Canada's Economic Prospects, Royal Commission on
The idea for this royal commission was based on a draft article by Walter GORDON in 1955 questioning the validity of a number of the government's economic policies, particularly the question of selling control of Canada's natural resources and business enterprises to foreigners. Gordon was then asked if he would act as chairman.
With the help of Douglas LePan, the commission's director of research, a research staff was assembled, mostly from universities. Thirty-three studies were undertaken, each of which was published separately. This was the first time that any country had attempted such a comprehensive undertaking, and there was a great deal of public interest in the commission's work. A recurrent theme throughout was the concern felt about the acquisition by foreigners, mostly American, of Canadian resources and business enterprises. The commission completed its work within the 18 months it had set for itself, and its conclusions were summarized in a preliminary report of 3 December 1956. The final report was not completed until November 1957.
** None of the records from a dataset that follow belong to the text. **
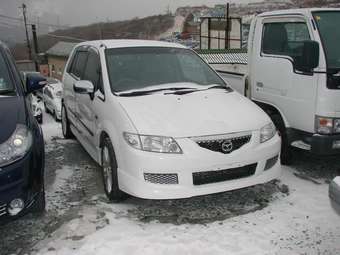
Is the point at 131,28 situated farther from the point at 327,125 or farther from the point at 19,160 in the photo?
the point at 19,160

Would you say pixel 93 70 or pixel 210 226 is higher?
pixel 93 70

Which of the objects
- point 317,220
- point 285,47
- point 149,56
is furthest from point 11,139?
point 285,47

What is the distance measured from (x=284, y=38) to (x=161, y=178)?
2.80m

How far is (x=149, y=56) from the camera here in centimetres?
521

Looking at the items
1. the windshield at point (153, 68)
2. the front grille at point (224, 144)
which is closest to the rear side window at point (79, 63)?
the windshield at point (153, 68)

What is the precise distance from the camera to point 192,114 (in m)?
4.14

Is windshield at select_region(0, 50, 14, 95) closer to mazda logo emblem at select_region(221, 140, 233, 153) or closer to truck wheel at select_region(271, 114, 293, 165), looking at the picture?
mazda logo emblem at select_region(221, 140, 233, 153)

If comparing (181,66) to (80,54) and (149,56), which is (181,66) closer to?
(149,56)

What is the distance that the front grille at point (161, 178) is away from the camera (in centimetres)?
380

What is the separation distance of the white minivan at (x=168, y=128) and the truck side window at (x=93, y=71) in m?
→ 0.02

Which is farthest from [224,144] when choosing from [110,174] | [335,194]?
[110,174]

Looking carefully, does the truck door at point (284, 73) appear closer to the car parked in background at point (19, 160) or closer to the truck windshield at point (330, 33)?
the truck windshield at point (330, 33)

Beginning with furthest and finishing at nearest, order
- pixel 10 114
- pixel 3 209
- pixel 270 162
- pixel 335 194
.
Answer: pixel 270 162 < pixel 10 114 < pixel 3 209 < pixel 335 194

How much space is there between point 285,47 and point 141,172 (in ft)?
9.18
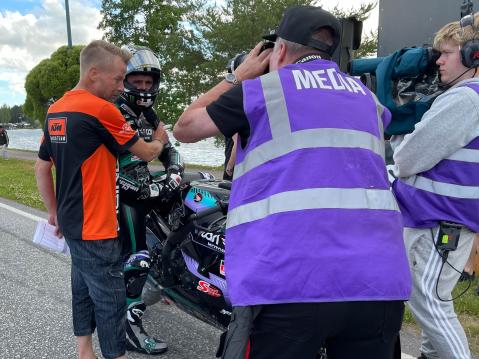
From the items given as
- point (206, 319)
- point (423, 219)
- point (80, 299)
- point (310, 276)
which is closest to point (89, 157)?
point (80, 299)

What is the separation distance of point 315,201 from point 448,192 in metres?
1.12

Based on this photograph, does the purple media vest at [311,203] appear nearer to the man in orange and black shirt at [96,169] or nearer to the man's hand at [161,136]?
the man in orange and black shirt at [96,169]

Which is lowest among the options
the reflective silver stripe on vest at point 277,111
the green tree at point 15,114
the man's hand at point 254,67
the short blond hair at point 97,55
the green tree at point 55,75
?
the green tree at point 15,114

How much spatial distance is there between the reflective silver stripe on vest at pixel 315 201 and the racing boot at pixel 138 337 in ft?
6.82

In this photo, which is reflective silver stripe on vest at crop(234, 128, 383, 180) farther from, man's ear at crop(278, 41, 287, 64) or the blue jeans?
the blue jeans

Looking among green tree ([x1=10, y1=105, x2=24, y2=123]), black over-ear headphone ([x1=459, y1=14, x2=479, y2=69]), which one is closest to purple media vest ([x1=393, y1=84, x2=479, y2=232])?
black over-ear headphone ([x1=459, y1=14, x2=479, y2=69])

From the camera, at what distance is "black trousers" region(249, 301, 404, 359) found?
1.60 meters

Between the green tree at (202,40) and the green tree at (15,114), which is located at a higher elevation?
the green tree at (202,40)

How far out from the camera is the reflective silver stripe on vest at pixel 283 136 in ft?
5.36

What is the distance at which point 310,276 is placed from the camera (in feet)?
5.21

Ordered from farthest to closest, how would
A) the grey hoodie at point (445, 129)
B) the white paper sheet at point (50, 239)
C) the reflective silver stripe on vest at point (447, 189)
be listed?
1. the white paper sheet at point (50, 239)
2. the reflective silver stripe on vest at point (447, 189)
3. the grey hoodie at point (445, 129)

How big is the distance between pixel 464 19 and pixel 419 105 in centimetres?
49

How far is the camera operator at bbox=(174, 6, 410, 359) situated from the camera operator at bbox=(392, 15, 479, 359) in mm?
690

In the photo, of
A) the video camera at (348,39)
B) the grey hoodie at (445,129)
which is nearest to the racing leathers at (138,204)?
the video camera at (348,39)
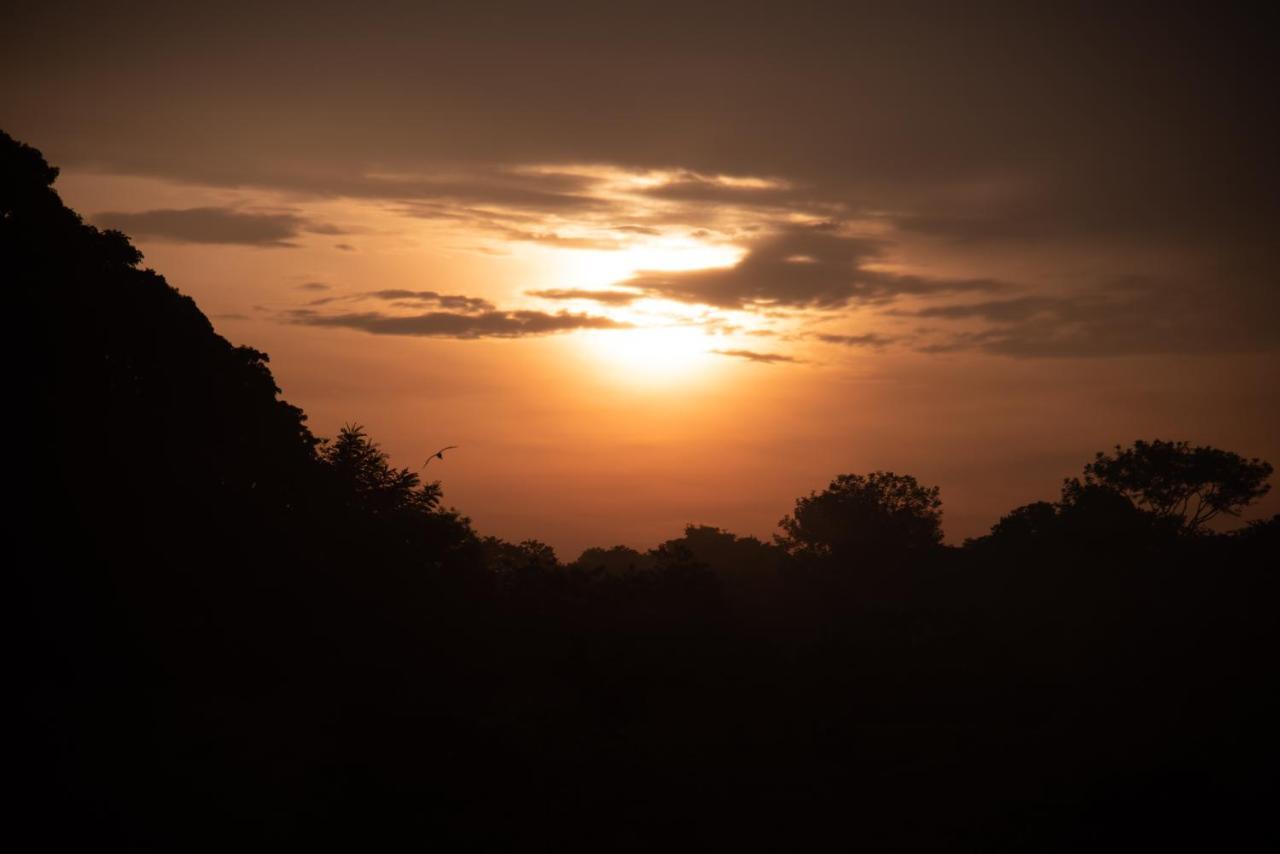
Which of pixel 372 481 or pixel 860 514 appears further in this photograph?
pixel 860 514

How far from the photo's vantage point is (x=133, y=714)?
28.5 m

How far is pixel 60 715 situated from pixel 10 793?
126 inches

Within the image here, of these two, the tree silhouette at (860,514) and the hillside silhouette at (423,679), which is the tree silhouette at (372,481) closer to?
the hillside silhouette at (423,679)

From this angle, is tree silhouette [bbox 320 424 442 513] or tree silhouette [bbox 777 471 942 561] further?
tree silhouette [bbox 777 471 942 561]

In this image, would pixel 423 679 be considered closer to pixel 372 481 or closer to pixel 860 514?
pixel 372 481

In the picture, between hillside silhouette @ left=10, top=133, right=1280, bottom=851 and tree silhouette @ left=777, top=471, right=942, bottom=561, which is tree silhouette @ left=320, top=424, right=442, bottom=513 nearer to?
hillside silhouette @ left=10, top=133, right=1280, bottom=851

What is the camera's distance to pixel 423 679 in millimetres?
34250

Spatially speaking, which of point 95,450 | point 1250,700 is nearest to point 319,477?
point 95,450

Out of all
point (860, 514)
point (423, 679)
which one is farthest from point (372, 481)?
point (860, 514)

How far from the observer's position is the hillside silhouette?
27219 mm

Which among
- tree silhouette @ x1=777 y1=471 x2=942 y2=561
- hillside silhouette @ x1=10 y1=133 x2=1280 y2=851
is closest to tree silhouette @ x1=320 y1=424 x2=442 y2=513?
hillside silhouette @ x1=10 y1=133 x2=1280 y2=851

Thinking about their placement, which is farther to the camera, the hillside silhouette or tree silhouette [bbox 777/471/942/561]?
tree silhouette [bbox 777/471/942/561]

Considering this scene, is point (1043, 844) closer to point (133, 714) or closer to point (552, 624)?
point (552, 624)

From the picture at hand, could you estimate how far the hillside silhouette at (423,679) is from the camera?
27.2 metres
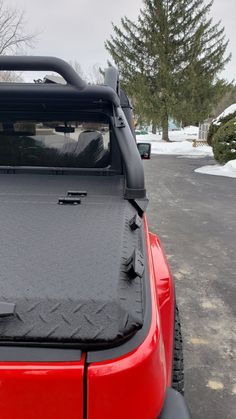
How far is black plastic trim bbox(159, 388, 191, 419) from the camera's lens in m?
1.14

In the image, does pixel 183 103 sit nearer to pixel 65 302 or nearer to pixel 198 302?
pixel 198 302

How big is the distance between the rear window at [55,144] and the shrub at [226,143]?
12.1 metres

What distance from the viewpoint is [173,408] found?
1.16 meters

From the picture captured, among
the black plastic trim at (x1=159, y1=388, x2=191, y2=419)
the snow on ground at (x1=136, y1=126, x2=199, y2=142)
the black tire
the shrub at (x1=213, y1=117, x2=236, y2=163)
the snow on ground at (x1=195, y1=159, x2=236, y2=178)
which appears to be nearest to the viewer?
→ the black plastic trim at (x1=159, y1=388, x2=191, y2=419)

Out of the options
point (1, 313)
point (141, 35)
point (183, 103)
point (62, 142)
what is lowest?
point (1, 313)

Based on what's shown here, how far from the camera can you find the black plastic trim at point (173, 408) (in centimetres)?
114

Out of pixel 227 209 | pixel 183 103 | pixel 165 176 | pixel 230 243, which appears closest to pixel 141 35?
pixel 183 103

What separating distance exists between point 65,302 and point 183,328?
233 centimetres

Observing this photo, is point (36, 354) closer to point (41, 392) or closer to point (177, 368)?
point (41, 392)

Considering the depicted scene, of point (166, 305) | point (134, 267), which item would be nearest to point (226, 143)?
point (166, 305)

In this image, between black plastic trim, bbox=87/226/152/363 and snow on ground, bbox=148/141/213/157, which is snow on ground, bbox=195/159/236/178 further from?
black plastic trim, bbox=87/226/152/363

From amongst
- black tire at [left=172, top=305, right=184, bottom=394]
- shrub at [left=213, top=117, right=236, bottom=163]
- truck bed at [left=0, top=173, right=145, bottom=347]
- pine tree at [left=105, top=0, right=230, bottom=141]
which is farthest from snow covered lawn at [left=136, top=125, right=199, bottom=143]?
truck bed at [left=0, top=173, right=145, bottom=347]

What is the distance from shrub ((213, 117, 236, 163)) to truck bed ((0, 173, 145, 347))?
12.7 meters

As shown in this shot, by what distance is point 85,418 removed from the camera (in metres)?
0.99
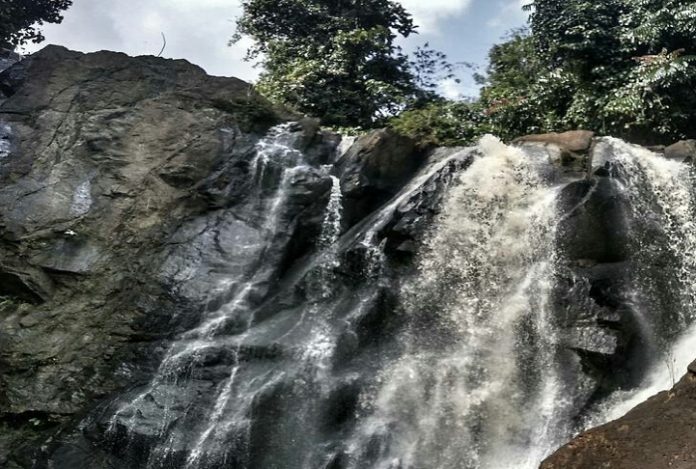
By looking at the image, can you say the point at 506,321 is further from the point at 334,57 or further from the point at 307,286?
the point at 334,57

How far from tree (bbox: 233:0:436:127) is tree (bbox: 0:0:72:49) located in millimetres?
8801

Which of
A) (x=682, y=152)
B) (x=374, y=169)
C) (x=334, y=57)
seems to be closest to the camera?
(x=682, y=152)

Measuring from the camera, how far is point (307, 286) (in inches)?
448

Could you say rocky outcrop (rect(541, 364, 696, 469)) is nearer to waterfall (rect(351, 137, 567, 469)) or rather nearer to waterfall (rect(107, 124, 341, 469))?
waterfall (rect(351, 137, 567, 469))

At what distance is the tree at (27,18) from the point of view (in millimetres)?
24538

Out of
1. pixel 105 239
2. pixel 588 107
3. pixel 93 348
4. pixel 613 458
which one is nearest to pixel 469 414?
pixel 613 458

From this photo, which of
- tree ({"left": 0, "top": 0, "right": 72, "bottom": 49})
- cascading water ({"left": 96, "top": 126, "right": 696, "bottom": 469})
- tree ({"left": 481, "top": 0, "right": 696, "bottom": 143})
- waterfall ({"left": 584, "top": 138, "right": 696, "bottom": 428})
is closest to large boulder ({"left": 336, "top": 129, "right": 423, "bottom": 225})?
cascading water ({"left": 96, "top": 126, "right": 696, "bottom": 469})

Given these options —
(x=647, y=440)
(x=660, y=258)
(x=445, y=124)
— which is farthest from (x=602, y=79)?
(x=647, y=440)

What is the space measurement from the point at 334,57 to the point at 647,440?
15553 mm

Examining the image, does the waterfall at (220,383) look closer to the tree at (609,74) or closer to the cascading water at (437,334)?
the cascading water at (437,334)

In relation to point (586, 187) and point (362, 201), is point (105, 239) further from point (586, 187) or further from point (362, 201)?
point (586, 187)

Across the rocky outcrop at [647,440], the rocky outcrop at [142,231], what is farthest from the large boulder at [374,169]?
the rocky outcrop at [647,440]

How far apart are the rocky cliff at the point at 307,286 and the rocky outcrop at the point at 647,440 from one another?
29 centimetres

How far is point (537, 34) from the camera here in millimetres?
18438
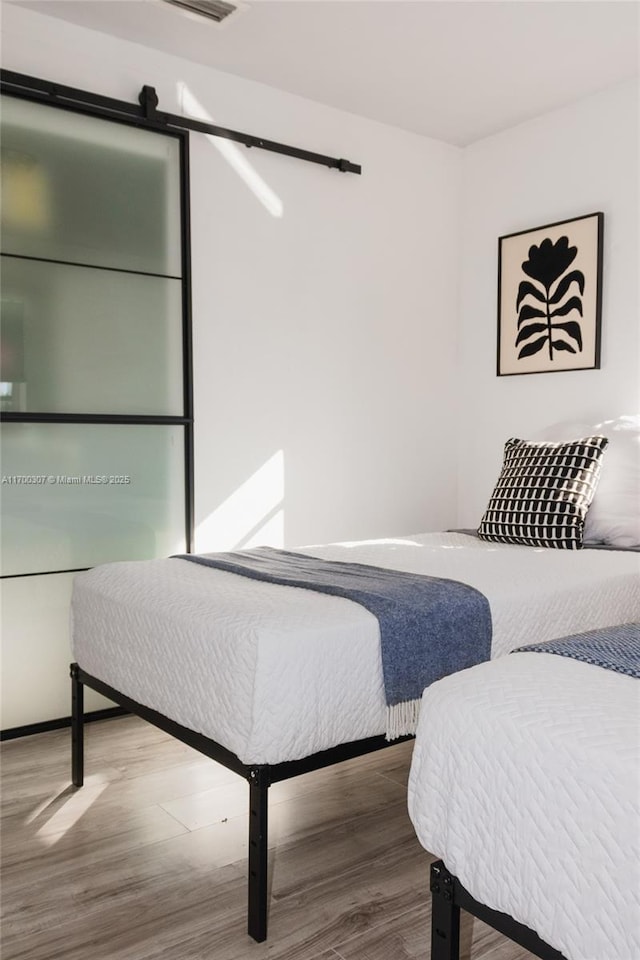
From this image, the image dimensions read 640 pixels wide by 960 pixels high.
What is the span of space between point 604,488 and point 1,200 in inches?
96.9

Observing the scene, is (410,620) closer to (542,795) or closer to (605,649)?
(605,649)

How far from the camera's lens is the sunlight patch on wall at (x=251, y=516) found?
3.49m

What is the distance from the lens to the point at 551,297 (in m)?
3.84

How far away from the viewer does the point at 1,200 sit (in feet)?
9.51

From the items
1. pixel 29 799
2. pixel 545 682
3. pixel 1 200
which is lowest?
pixel 29 799

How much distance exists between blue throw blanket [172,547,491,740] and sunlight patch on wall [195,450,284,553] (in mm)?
1006

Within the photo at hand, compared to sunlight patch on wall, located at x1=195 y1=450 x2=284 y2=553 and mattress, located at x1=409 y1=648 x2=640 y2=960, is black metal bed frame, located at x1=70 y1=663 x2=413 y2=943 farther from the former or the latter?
sunlight patch on wall, located at x1=195 y1=450 x2=284 y2=553

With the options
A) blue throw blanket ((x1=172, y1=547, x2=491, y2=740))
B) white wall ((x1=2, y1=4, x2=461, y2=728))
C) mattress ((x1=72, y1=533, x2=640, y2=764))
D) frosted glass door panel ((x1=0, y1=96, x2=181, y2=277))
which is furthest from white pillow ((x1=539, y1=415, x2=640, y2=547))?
frosted glass door panel ((x1=0, y1=96, x2=181, y2=277))

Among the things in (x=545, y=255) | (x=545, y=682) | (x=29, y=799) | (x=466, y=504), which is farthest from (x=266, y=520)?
(x=545, y=682)

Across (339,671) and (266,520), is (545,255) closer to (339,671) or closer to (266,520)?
(266,520)

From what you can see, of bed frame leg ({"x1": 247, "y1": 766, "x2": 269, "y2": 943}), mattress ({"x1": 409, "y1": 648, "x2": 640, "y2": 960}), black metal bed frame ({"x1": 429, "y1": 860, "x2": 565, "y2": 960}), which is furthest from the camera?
bed frame leg ({"x1": 247, "y1": 766, "x2": 269, "y2": 943})

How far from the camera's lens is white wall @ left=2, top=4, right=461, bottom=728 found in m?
3.11

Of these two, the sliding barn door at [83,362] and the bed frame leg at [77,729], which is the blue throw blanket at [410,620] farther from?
the sliding barn door at [83,362]

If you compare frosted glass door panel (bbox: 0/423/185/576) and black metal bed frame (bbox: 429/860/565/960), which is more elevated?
frosted glass door panel (bbox: 0/423/185/576)
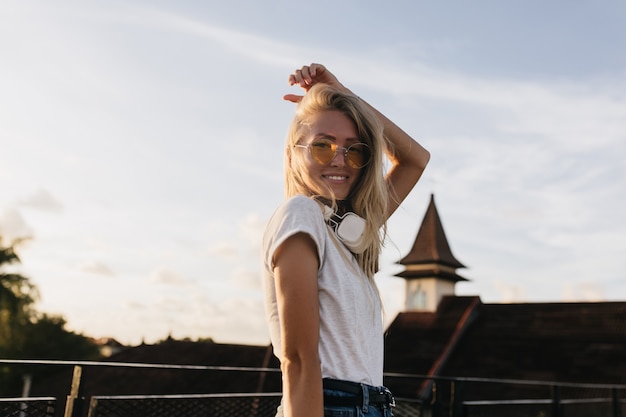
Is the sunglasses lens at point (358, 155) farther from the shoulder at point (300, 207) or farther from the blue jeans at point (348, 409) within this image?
the blue jeans at point (348, 409)

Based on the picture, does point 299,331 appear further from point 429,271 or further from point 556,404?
point 429,271

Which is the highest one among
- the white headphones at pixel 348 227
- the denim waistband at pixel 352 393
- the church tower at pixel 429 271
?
the church tower at pixel 429 271

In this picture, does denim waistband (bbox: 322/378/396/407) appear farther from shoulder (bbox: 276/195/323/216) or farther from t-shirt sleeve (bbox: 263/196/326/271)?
shoulder (bbox: 276/195/323/216)

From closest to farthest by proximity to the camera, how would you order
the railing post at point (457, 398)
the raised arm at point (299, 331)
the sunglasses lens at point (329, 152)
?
the raised arm at point (299, 331), the sunglasses lens at point (329, 152), the railing post at point (457, 398)

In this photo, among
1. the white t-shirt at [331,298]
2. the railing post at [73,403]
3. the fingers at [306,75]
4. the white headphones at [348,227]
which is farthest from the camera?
the railing post at [73,403]

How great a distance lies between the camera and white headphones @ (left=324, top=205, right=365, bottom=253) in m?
1.54

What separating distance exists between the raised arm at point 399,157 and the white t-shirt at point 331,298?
0.58 metres

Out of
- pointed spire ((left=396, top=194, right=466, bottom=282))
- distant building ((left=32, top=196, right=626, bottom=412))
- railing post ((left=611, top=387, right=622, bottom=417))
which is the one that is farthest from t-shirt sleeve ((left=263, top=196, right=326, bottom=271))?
pointed spire ((left=396, top=194, right=466, bottom=282))

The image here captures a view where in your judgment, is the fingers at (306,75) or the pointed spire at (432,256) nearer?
the fingers at (306,75)

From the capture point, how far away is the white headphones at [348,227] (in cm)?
154

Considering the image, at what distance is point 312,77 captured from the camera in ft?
6.51

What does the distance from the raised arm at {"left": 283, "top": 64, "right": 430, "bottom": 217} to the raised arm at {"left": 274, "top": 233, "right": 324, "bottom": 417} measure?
71 cm

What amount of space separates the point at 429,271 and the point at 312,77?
26.0 meters

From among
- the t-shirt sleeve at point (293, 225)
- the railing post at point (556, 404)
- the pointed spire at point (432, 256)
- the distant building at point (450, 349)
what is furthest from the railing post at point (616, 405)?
the pointed spire at point (432, 256)
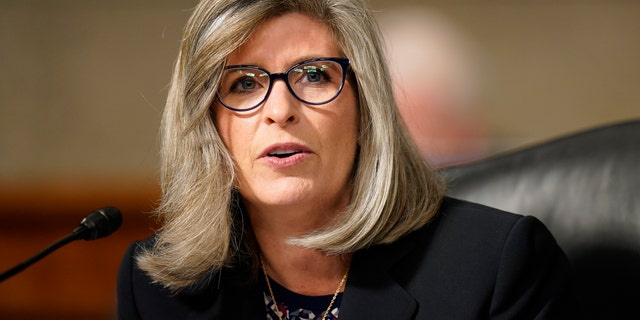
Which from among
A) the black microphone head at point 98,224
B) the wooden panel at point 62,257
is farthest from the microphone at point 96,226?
the wooden panel at point 62,257

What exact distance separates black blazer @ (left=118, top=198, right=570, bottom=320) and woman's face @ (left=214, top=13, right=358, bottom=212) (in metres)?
0.21

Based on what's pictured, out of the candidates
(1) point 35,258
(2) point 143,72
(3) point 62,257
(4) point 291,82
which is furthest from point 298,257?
(2) point 143,72

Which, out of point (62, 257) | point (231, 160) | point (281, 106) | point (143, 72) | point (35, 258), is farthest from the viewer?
point (143, 72)

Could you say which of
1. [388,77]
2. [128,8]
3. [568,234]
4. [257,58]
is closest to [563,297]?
[568,234]

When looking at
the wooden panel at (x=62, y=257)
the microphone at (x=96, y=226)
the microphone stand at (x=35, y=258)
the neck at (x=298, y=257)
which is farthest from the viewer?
the wooden panel at (x=62, y=257)

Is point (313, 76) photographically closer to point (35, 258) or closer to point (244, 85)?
point (244, 85)

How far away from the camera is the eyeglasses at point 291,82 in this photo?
172 centimetres

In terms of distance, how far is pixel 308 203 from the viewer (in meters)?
1.77

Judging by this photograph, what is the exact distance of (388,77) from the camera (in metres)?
1.82

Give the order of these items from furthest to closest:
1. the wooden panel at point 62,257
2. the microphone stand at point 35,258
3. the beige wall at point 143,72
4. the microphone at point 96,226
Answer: the beige wall at point 143,72 → the wooden panel at point 62,257 → the microphone at point 96,226 → the microphone stand at point 35,258

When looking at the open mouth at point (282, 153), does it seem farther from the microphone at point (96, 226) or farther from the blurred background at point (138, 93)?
the blurred background at point (138, 93)

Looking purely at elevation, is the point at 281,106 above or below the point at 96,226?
above

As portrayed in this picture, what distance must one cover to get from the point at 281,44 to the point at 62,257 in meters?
2.83

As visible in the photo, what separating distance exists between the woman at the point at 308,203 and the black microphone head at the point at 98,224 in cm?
23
In its 2 reports the commission made some long-term forecasts for the next 25 years about the population growth, the size of the labour force, and the probable development of different sections of the economy. Most of these various estimates were remarkably close to the actual results. The commission also submitted over 50 proposals and suggestions, nearly all of which have since been incorporated in legislation or adopted administratively. The principal exceptions were its proposals with regard to FOREIGN INVESTMENT.